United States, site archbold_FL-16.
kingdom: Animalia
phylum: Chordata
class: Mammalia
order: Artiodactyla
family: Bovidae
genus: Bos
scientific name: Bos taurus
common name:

**Task objective**
Could you reproduce every line of the listing exactly?

**Solution to this task**
United States, site archbold_FL-16.
kingdom: Animalia
phylum: Chordata
class: Mammalia
order: Artiodactyla
family: Bovidae
genus: Bos
scientific name: Bos taurus
common name:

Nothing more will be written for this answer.